-- start of Data shown --
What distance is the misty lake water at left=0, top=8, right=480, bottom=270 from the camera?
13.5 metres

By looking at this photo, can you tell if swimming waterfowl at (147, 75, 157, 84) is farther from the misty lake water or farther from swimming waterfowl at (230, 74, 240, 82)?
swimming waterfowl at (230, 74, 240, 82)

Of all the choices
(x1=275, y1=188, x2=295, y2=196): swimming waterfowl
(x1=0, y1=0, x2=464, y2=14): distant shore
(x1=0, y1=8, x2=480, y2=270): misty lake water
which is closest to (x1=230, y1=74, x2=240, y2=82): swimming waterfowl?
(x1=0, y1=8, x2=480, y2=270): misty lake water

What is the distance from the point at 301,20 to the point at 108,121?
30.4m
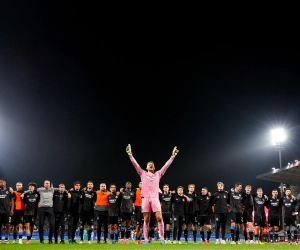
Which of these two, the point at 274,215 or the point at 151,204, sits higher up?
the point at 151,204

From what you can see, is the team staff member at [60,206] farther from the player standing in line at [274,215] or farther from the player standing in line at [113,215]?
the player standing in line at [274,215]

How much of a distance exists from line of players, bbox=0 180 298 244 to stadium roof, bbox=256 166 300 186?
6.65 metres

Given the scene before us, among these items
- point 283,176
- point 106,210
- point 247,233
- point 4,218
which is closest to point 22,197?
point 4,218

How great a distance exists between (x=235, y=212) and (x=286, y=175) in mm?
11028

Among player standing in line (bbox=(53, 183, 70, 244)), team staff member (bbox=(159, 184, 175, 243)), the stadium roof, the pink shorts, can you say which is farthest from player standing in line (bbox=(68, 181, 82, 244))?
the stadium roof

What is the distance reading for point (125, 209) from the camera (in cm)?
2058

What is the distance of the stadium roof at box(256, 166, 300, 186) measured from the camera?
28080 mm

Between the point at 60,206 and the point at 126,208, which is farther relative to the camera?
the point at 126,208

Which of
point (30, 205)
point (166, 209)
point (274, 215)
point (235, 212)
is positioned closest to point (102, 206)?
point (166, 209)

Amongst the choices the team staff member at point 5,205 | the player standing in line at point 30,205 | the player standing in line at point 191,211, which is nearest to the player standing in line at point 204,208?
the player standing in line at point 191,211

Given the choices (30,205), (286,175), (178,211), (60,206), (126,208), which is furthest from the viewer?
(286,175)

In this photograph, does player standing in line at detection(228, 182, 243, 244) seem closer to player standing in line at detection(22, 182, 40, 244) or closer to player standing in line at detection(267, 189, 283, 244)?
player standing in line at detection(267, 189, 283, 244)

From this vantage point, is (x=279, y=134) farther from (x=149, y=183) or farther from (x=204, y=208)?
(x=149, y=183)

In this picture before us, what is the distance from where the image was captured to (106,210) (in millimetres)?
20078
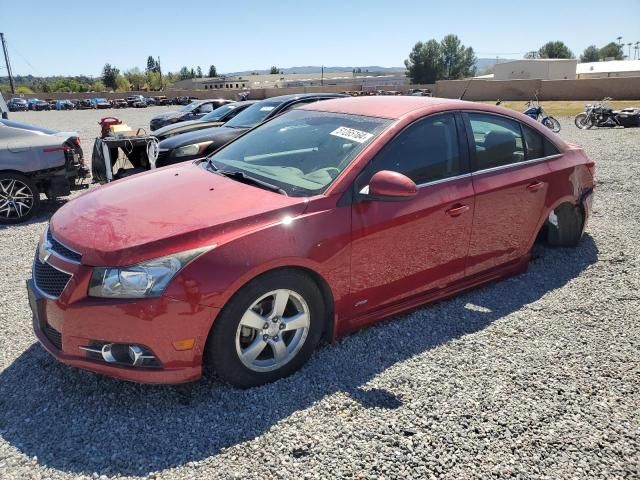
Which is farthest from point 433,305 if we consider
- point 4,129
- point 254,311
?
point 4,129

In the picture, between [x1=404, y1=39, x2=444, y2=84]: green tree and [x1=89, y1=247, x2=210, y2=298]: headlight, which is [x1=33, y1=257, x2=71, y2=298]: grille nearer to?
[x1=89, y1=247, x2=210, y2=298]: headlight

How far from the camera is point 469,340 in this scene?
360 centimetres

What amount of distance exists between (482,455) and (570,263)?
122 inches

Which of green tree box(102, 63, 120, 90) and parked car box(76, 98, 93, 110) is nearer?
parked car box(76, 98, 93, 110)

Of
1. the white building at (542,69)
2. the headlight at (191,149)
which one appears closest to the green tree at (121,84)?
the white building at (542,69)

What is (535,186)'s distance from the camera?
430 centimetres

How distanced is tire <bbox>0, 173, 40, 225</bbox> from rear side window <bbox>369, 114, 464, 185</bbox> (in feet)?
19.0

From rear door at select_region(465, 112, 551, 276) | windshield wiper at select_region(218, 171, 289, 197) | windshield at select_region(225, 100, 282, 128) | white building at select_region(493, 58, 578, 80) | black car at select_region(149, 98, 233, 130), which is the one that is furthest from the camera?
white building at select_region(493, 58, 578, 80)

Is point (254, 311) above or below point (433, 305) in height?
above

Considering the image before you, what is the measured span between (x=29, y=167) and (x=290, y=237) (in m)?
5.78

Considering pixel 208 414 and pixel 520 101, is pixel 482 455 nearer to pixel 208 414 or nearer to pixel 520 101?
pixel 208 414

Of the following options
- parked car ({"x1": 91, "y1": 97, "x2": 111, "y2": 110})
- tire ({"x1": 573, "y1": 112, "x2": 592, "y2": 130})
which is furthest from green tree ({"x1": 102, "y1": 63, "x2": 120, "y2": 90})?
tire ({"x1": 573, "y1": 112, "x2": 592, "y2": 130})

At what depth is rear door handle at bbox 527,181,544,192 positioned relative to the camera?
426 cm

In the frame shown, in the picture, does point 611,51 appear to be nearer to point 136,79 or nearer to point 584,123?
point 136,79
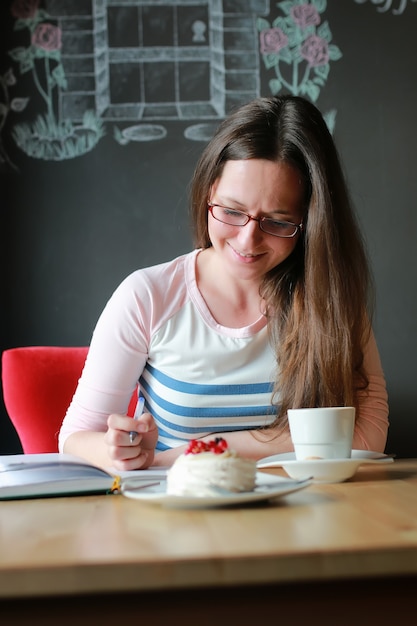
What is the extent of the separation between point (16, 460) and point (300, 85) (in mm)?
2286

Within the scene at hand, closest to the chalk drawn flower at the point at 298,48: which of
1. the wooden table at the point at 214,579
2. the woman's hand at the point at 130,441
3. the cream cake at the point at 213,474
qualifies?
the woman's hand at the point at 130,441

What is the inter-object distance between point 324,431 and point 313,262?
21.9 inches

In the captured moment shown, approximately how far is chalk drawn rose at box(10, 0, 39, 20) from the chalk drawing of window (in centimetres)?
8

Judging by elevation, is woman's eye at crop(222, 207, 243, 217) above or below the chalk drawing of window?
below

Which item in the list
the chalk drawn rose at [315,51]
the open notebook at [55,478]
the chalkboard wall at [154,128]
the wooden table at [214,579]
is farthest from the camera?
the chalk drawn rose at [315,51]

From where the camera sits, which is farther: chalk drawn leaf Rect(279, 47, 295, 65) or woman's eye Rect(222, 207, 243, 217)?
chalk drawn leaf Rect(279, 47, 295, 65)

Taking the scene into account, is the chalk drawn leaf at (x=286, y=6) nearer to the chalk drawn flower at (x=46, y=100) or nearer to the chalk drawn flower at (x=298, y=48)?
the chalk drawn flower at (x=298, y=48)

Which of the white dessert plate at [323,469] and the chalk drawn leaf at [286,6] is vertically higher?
-- end of Data shown --
▶ _Required work_: Copy out all the entries with "distant shore" replaced by "far shore" everywhere, leaving everything else unchanged. Omit the pictures.

▶ _Answer to the exercise_:
What distance is the misty lake water at left=0, top=8, right=480, bottom=270 from the camera?
13.5 metres

By looking at this photo, can you tell if swimming waterfowl at (147, 75, 157, 84) is farther from the misty lake water or farther from swimming waterfowl at (230, 74, 240, 82)?
swimming waterfowl at (230, 74, 240, 82)

Of all the choices
(x1=275, y1=188, x2=295, y2=196): swimming waterfowl
(x1=0, y1=0, x2=464, y2=14): far shore
(x1=0, y1=8, x2=480, y2=270): misty lake water
which is closest to (x1=230, y1=74, x2=240, y2=82): swimming waterfowl?
(x1=0, y1=8, x2=480, y2=270): misty lake water

What is the distance from the point at 301,20 to the point at 108,121?
30.4m
Which of these two, the point at 274,215 or the point at 151,204, sits higher up?
the point at 151,204

From what you can see, is the team staff member at [60,206] farther from the player standing in line at [274,215] or farther from the player standing in line at [113,215]?
the player standing in line at [274,215]

How much of a distance exists from line of players, bbox=0 180 298 244 to stadium roof, bbox=256 166 300 186?
6.65 metres

Given the scene before us, among these items
- point 283,176
- point 106,210
- point 247,233
- point 4,218
which is closest to point 22,197?
point 4,218

How great a distance exists between (x=235, y=212) and (x=286, y=175) in mm?
11028

Among player standing in line (bbox=(53, 183, 70, 244)), team staff member (bbox=(159, 184, 175, 243)), the stadium roof, the pink shorts, can you say which is farthest from player standing in line (bbox=(68, 181, 82, 244))?
the stadium roof

What is the distance reading for point (125, 209) from the camera (in cm)?
2058

What is the distance of the stadium roof at box(256, 166, 300, 186) measured from the camera?
28080 mm

Between the point at 60,206 and the point at 126,208, which is farther relative to the camera?
the point at 126,208

Which of
point (30, 205)
point (166, 209)
point (274, 215)
point (235, 212)
is positioned closest to point (102, 206)?
point (166, 209)

Amongst the choices the team staff member at point 5,205 | the player standing in line at point 30,205 | the player standing in line at point 191,211, which is nearest to the player standing in line at point 204,208?
the player standing in line at point 191,211

Given the choices (30,205), (286,175), (178,211), (60,206), (126,208), which is furthest from the viewer?
(286,175)

In this photograph, does player standing in line at detection(228, 182, 243, 244) seem closer to player standing in line at detection(22, 182, 40, 244) or closer to player standing in line at detection(267, 189, 283, 244)?
player standing in line at detection(267, 189, 283, 244)

From this vantage point, is (x=279, y=134) farther from (x=149, y=183) or farther from (x=204, y=208)?
(x=149, y=183)

In this picture before us, what is the distance from where the image was captured to (106,210) (in millimetres)?
20078
Which is farthest from point 433,305 if we consider
- point 4,129
- point 254,311
?
point 4,129

In the picture, between [x1=404, y1=39, x2=444, y2=84]: green tree and [x1=89, y1=247, x2=210, y2=298]: headlight, which is [x1=33, y1=257, x2=71, y2=298]: grille nearer to?
[x1=89, y1=247, x2=210, y2=298]: headlight

How far from the camera is point 469,340 in this scene?
360 centimetres

What amount of distance exists between (482,455) and (570,263)?
122 inches

Which of green tree box(102, 63, 120, 90) and parked car box(76, 98, 93, 110) is nearer?
parked car box(76, 98, 93, 110)

Of
1. the white building at (542,69)
2. the headlight at (191,149)
which one appears closest to the green tree at (121,84)?
the white building at (542,69)

What is (535,186)'s distance from the camera?
430 centimetres

How distanced is tire <bbox>0, 173, 40, 225</bbox> from rear side window <bbox>369, 114, 464, 185</bbox> (in feet)?
19.0

From rear door at select_region(465, 112, 551, 276) | windshield wiper at select_region(218, 171, 289, 197) | windshield at select_region(225, 100, 282, 128) | white building at select_region(493, 58, 578, 80) | black car at select_region(149, 98, 233, 130), which is the one that is furthest from the camera?
white building at select_region(493, 58, 578, 80)

Is point (254, 311) above or below point (433, 305) in height?
above

Considering the image before you, what is the measured span between (x=29, y=167) and (x=290, y=237) (in m)?
5.78

Considering pixel 208 414 and pixel 520 101, is pixel 482 455 nearer to pixel 208 414 or nearer to pixel 520 101?
pixel 208 414

Of the following options
- parked car ({"x1": 91, "y1": 97, "x2": 111, "y2": 110})
- tire ({"x1": 573, "y1": 112, "x2": 592, "y2": 130})
which is furthest from green tree ({"x1": 102, "y1": 63, "x2": 120, "y2": 90})?
tire ({"x1": 573, "y1": 112, "x2": 592, "y2": 130})

At what depth is rear door handle at bbox 527,181,544,192 positioned relative to the camera?
426 cm

In the frame shown, in the picture, does point 611,51 appear to be nearer to point 136,79 or nearer to point 584,123?
point 136,79
What is the extent of the separation between point (16, 460) and point (300, 85) (in mm)?
2286

Within the scene at hand, closest to the chalk drawn flower at the point at 298,48: which of
1. the wooden table at the point at 214,579
2. the woman's hand at the point at 130,441
3. the cream cake at the point at 213,474
qualifies?
the woman's hand at the point at 130,441

What is the inter-object distance between point 324,431 and point 313,262?
21.9 inches

In the captured moment shown, approximately how far is chalk drawn rose at box(10, 0, 39, 20) from the chalk drawing of window (in centimetres)?
8

Judging by elevation, is woman's eye at crop(222, 207, 243, 217) above or below the chalk drawing of window?
below

Which item in the list
the chalk drawn rose at [315,51]
the open notebook at [55,478]
the chalkboard wall at [154,128]
the wooden table at [214,579]
is farthest from the camera?
the chalk drawn rose at [315,51]

From where the camera sits, which is farther: chalk drawn leaf Rect(279, 47, 295, 65) or woman's eye Rect(222, 207, 243, 217)?
chalk drawn leaf Rect(279, 47, 295, 65)

Taking the scene into account, is the chalk drawn leaf at (x=286, y=6) nearer to the chalk drawn flower at (x=46, y=100) or nearer to the chalk drawn flower at (x=298, y=48)?
the chalk drawn flower at (x=298, y=48)

Which of the white dessert plate at [323,469] and the chalk drawn leaf at [286,6] is vertically higher?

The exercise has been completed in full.